■ **Exercise requirements**
Select every line in the records that follow which contains the word "seen", and copy each one out. Case counts.

■ **Task material**
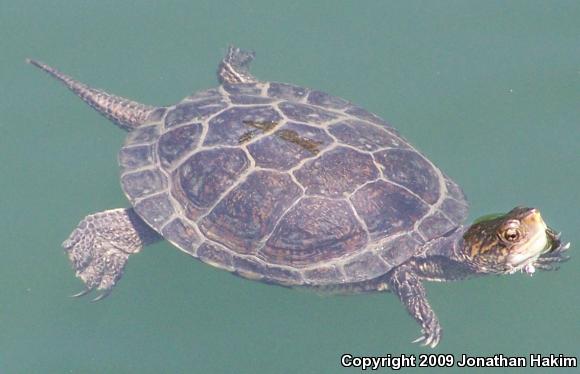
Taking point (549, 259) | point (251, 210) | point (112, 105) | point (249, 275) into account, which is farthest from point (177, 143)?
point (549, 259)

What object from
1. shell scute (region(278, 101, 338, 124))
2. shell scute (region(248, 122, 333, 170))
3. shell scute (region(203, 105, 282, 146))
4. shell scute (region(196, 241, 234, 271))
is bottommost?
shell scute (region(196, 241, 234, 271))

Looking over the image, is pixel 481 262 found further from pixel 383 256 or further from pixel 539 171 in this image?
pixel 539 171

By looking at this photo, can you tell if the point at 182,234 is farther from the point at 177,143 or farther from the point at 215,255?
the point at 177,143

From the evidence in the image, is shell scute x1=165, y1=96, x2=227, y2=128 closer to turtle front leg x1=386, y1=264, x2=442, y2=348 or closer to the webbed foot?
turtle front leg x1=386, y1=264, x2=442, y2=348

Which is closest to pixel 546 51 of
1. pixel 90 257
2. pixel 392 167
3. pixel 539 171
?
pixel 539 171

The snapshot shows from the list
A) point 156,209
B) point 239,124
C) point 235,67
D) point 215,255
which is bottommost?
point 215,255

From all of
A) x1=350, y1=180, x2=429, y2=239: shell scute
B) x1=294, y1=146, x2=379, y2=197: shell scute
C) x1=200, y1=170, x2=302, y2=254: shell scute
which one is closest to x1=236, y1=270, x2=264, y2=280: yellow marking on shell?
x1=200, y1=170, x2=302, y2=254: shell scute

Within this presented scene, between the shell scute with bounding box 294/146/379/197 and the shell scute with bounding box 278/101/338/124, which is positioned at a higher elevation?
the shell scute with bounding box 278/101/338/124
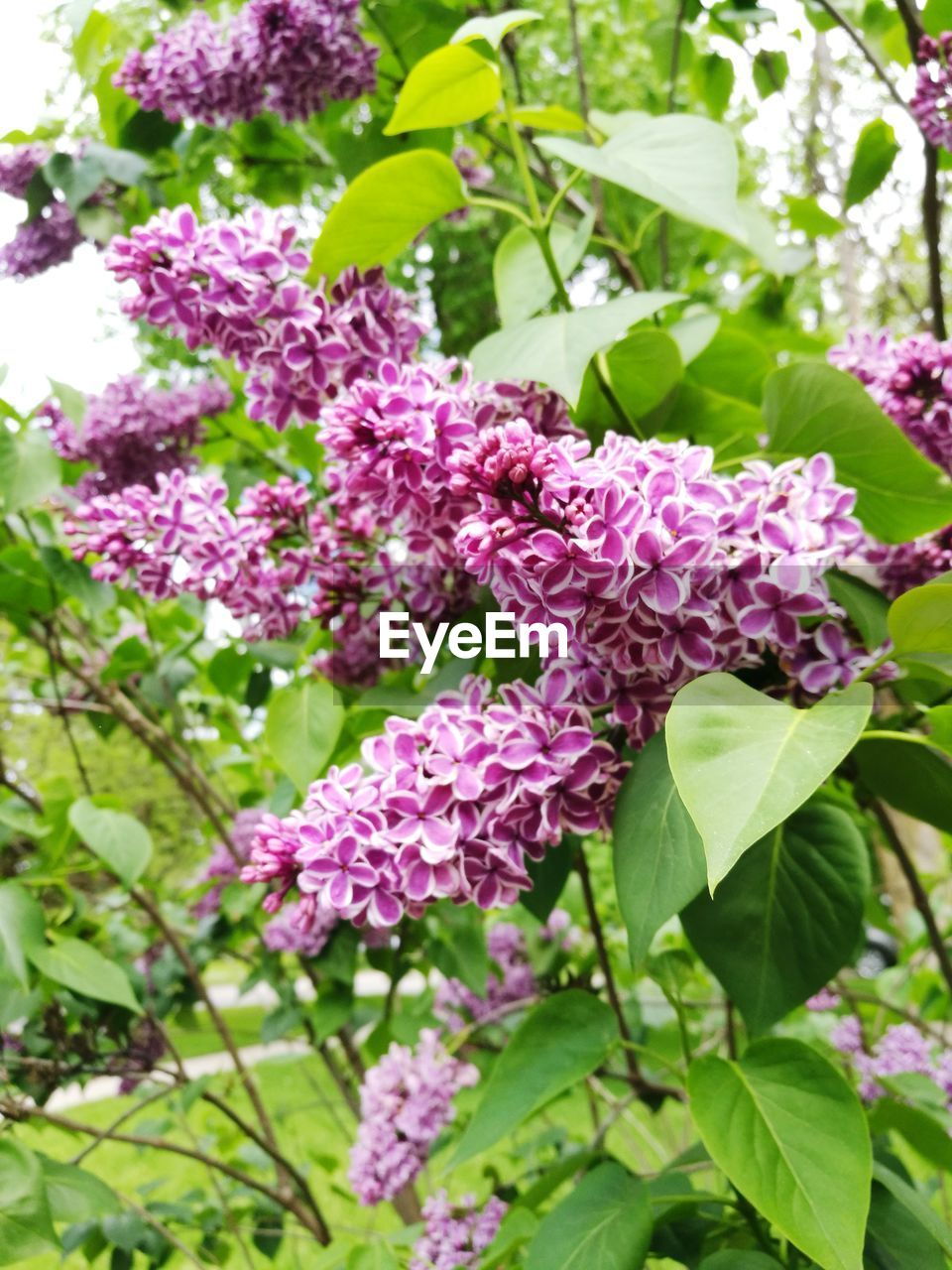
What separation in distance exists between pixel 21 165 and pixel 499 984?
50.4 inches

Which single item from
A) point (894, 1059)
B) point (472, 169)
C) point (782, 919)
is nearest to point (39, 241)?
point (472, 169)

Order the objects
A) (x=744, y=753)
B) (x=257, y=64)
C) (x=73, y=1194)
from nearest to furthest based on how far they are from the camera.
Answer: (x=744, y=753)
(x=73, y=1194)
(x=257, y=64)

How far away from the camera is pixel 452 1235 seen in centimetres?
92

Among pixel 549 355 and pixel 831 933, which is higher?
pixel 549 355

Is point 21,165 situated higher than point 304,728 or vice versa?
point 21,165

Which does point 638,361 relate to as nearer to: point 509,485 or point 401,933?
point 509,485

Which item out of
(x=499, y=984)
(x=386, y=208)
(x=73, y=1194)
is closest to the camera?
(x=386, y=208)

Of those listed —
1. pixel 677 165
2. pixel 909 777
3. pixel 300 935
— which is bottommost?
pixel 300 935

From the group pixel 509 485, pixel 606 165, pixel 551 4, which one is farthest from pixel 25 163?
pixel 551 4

--

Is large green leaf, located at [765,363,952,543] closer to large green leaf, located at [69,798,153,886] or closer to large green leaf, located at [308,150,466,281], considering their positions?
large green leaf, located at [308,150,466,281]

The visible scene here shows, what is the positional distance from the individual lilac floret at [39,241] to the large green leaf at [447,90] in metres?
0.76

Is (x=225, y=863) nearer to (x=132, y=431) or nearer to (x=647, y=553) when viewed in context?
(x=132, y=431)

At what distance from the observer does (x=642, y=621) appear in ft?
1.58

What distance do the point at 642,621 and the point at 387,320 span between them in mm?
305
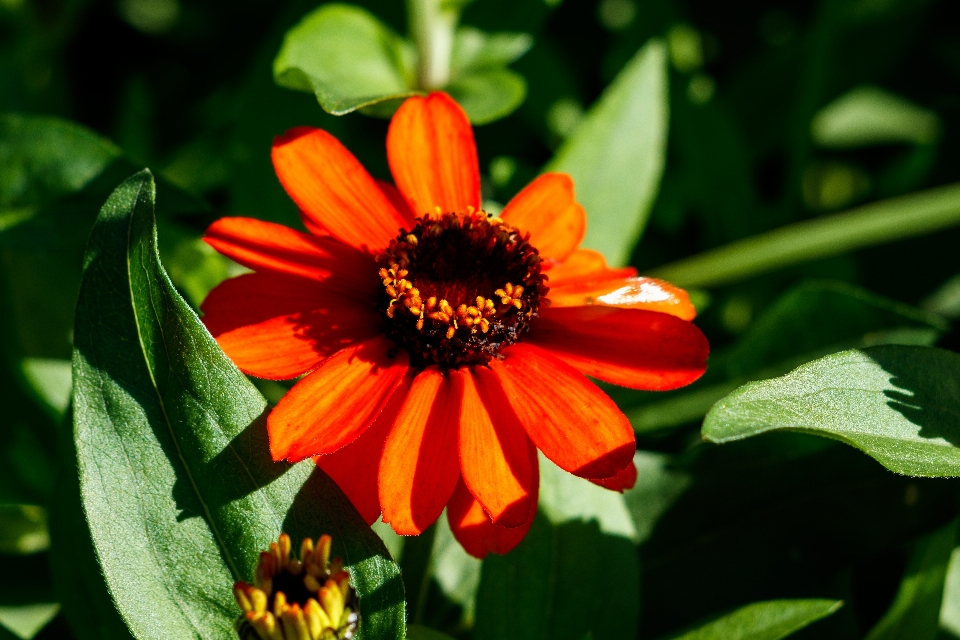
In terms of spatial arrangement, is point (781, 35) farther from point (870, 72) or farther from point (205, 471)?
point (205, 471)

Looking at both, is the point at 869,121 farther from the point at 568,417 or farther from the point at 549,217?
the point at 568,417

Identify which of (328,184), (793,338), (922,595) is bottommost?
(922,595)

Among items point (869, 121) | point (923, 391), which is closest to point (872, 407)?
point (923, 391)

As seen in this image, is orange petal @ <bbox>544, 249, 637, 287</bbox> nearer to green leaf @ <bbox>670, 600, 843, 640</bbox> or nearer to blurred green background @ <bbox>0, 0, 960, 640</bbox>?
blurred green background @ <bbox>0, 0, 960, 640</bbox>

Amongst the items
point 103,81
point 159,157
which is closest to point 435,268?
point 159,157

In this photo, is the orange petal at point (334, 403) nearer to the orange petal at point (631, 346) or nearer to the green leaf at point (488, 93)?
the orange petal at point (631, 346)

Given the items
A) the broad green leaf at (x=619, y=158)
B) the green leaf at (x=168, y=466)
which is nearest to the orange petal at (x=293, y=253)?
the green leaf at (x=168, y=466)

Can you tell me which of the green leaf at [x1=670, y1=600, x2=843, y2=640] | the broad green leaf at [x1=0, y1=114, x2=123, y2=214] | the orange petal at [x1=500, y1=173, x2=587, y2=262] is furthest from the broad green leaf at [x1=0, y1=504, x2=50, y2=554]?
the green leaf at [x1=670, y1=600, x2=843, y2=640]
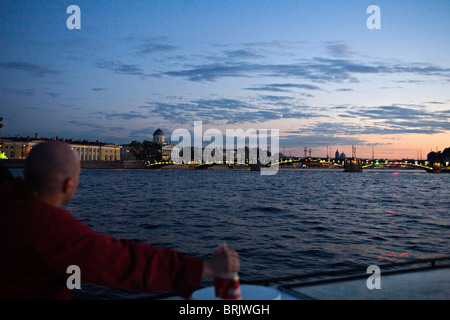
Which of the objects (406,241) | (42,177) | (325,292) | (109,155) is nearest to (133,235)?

---

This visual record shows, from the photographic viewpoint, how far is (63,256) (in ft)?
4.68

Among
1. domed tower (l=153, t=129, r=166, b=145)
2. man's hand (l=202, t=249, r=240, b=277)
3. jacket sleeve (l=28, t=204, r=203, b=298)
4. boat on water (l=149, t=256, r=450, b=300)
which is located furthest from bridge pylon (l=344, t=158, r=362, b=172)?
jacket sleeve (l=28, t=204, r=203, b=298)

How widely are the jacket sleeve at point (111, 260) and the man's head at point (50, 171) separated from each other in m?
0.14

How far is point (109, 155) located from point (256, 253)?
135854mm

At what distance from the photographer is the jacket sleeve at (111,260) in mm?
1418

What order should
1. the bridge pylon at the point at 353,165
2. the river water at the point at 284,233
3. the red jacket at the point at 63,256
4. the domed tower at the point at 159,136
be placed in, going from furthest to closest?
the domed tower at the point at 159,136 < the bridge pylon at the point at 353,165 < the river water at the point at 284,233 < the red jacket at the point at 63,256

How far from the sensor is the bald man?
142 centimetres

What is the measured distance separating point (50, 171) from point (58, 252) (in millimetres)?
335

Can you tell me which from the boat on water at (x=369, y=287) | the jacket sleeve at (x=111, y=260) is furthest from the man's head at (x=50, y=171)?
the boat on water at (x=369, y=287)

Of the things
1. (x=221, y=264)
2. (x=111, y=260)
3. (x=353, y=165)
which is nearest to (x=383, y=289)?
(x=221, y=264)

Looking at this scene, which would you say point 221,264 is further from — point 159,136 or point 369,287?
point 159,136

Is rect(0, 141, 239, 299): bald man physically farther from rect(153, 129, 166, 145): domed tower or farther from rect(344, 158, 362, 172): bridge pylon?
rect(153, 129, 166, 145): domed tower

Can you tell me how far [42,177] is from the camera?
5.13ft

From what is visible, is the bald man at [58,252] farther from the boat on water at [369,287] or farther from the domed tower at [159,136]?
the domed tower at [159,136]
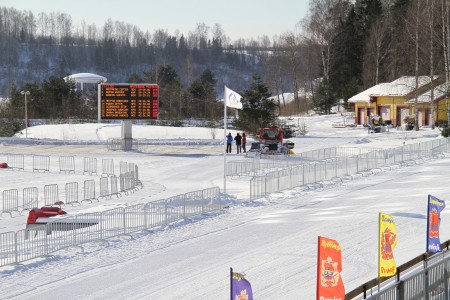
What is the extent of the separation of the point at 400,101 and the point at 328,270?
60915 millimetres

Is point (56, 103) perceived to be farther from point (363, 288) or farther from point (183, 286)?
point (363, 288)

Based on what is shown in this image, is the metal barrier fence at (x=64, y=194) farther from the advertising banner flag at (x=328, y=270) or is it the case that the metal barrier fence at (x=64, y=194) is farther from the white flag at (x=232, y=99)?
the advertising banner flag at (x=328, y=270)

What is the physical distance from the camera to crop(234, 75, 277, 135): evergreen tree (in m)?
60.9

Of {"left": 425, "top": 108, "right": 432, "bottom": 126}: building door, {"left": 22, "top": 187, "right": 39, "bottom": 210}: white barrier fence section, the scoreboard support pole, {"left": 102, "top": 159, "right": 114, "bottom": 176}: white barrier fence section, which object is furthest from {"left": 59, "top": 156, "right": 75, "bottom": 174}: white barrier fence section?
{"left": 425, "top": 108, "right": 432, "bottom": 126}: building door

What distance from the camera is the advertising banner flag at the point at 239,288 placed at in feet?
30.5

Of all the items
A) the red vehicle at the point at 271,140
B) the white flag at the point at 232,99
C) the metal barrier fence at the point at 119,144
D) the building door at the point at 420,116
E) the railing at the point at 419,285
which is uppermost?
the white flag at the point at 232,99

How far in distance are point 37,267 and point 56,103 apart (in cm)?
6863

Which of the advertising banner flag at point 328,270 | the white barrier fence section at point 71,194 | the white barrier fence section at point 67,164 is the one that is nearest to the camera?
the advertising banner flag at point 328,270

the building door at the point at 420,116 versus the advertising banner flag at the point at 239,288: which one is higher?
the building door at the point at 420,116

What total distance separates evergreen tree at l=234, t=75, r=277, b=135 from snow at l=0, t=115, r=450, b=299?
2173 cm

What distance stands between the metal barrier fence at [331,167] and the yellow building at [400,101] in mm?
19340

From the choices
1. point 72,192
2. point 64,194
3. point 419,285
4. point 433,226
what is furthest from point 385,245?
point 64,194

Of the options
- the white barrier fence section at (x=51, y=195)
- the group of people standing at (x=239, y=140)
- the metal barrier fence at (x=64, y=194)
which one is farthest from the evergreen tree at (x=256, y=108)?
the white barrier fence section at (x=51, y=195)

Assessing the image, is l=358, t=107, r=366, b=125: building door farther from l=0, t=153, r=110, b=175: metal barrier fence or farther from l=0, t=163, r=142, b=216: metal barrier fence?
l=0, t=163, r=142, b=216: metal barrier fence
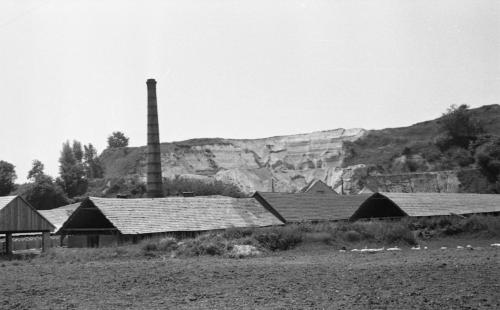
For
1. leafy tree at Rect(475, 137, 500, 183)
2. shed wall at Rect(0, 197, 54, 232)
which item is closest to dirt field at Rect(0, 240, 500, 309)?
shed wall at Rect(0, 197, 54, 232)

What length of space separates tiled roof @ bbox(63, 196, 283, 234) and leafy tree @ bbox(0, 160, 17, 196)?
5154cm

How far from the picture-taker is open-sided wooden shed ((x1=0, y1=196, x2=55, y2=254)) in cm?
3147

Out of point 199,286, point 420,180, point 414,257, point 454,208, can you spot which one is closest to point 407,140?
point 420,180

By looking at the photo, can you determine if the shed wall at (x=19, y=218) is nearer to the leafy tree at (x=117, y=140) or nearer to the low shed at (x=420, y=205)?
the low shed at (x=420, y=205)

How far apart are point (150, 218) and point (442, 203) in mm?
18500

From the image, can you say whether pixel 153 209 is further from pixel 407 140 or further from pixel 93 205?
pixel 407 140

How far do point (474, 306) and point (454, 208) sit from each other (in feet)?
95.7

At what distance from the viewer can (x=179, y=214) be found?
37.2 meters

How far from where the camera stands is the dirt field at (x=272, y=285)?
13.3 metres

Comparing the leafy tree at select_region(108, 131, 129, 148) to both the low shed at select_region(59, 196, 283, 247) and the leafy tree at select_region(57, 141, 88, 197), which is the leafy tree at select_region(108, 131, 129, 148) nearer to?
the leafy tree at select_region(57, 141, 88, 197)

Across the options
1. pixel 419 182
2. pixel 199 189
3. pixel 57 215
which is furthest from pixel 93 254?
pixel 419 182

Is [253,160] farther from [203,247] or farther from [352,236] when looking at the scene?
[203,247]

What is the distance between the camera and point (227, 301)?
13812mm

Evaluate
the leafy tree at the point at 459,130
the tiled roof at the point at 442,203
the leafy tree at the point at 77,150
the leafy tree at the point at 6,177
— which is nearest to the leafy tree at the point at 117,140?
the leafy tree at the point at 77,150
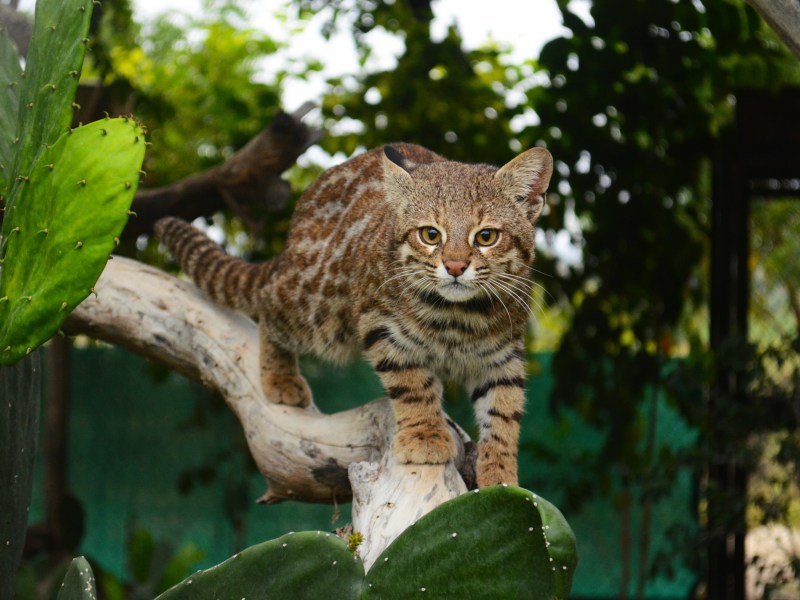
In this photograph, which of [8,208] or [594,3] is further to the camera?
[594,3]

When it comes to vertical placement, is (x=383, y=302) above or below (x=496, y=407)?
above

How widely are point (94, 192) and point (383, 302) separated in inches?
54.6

■ **Solution for this exercise**
How far away from the camera is pixel 452 1235 seen in centimetres?
As seen in this image, is orange petal @ <bbox>544, 249, 637, 287</bbox> nearer to green leaf @ <bbox>670, 600, 843, 640</bbox> or nearer to blurred green background @ <bbox>0, 0, 960, 640</bbox>?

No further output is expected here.